ZODY COMMENTS ON SBOE MEETING: Indiana Democratic Party Chairman John Zody issued the following statement after the State Board of Education met in Gary. “This is what Indiana Republicans’ disgraceful and divisive effort to privatize education looks like: students learning in unheated, leaking buildings and in downright dangerous conditions. Governor Holcomb and his for-profit school reform agenda has created an educational system that is leaving some Hoosier children behind.”

Presidential 2020

BUTTIGIEG BLASTS TRUMP 'MOAT': South Bend Mayor Pete Buttigieg called President Trump's consideration of a "border moat" as one of disregarding human beings (Howey Politics Indiana). Appearing on MSNBC's "Live With Velshi and Ruhle," Buttigieg said, "To call it childlike is an insult to children. And it also reflects the basic mentality of this president, which is, he doesn't regard human beings as human beings. I think we've had profound questions about this president's fitness all along. So the best thing that I can do about it, as a candidate for president, is to make the case for a better way -- for the kind of country we will want to live in after this presidency comes to an end, one way or the other." As for Trump's call for the arrest of political opponents for "treason," Buttigieg said,  "The simple fact is that these rantings are not the words of the leader of a democracy. When you are being criticized, let alone when you are being called out for wrongdoing, responding by describing somebody who is calling you out or disagreeing as being disloyal to the country because they're being critical of you -- this is the stuff of tinpot dictatorships, not the presidency. And it's sad not just for the president, but for the presidency itself, for the country. Remember, this is the President of the United States. Your life and mine depend on the wisdom and judgment of the President of the United States, and these rants are a bad sign for all of us."

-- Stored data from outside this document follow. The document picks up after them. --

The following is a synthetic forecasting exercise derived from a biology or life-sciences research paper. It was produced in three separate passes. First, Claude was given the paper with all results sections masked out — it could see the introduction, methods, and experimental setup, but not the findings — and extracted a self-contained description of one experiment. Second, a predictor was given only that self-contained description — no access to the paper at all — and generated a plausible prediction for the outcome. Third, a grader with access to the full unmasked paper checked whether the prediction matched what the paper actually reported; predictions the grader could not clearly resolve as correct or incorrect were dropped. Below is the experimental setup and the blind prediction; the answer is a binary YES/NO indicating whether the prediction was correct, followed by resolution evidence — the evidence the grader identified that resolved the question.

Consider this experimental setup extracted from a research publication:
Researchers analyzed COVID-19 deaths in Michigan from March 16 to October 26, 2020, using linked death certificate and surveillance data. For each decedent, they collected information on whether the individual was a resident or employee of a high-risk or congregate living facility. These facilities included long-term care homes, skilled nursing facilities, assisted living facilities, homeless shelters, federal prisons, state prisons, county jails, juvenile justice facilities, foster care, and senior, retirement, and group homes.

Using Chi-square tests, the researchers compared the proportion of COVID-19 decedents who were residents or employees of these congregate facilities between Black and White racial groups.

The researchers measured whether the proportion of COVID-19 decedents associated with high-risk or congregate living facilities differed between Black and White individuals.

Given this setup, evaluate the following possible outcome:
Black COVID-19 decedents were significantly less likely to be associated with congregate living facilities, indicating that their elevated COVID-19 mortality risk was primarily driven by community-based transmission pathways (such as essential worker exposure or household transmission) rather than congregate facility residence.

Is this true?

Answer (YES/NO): YES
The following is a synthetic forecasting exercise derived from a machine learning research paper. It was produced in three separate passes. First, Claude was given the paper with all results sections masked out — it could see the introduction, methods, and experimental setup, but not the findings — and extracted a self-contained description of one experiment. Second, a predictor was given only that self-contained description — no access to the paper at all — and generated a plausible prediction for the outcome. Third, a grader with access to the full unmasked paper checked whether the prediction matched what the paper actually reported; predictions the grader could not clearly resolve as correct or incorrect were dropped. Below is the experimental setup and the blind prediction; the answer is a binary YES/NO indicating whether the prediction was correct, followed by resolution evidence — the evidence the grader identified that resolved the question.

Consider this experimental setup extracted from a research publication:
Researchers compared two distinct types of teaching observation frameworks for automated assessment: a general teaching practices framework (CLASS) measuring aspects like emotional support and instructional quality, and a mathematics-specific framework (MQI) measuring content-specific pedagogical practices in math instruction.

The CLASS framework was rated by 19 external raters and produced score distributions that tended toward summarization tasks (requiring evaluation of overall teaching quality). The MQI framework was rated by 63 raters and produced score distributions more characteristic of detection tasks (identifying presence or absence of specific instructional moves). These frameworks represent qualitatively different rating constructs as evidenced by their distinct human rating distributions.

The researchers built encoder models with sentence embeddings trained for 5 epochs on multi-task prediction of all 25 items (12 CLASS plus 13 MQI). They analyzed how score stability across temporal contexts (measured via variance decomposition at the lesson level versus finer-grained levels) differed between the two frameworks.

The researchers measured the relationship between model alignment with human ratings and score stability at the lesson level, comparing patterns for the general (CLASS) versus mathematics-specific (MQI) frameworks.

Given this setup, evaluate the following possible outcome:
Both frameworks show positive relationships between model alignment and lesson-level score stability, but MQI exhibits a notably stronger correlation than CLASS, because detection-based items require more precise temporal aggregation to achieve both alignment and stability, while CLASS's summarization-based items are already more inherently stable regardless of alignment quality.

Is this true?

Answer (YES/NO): NO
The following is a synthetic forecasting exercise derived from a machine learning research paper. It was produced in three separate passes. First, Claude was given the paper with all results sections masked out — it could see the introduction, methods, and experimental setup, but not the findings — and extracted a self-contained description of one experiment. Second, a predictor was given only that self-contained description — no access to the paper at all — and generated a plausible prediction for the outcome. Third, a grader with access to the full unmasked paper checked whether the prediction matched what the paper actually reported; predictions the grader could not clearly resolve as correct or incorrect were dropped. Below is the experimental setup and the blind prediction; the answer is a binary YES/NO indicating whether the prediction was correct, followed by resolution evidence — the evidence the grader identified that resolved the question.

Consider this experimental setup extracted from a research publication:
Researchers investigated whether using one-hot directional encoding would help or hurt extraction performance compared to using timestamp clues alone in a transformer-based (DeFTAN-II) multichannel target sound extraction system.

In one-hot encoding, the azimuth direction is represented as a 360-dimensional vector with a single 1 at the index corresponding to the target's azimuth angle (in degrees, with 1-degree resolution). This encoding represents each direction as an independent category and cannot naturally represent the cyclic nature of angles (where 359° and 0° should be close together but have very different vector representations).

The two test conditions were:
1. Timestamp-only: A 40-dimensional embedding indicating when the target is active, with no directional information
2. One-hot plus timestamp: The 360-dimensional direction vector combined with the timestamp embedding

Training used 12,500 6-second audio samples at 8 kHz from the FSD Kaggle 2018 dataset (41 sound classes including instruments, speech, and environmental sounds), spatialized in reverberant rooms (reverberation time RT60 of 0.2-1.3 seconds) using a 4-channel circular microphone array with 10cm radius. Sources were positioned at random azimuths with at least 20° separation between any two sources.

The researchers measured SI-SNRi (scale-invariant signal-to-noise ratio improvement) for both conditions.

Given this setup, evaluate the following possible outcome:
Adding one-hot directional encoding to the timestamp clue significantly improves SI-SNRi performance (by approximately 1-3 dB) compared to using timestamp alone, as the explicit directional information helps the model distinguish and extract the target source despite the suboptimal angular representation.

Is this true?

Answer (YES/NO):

BUTTIGIEG, BETO MIX IT UP ON GUNS: No other 2020 Democrat at a gun-policy forum yesterday endorsed Beto O'Rourke's proposal to implement a mandatory buyback program for assault weapons, Axios' Alexi McCammond reports from Vegas (Axios). O'Rourke explicitly called out Pete Buttigieg — both on stage and in a brief press conference — for their disagreement on this issue: Buttigieg said when asked about the buybacks debate among 2020 Democrats: "We have a way, sometimes, as a party ... of getting caught. Just when we've amassed the discipline and the force to get something done right away, a shiny object makes it harder for us to focus." O'Rourke's retort: "Those who are worried about the polls, or want to triangulate or talk to consultants or listen to focus groups — and I’m thinking about Mayor Pete on this one, who I think probably wants to get to the right place, but is afraid of doing the right thing right now."



Congress

VOLKER TO TESTIFY TODAY:  Congress hears its first impeachment witness today (Axios). Kurt Volker, the special U.S. envoy to Ukraine until he resigned last week, was little known outside of foreign policy circles. Now a central figure in the early stage of the inquiry, he's scheduled to testify in private today. (AP)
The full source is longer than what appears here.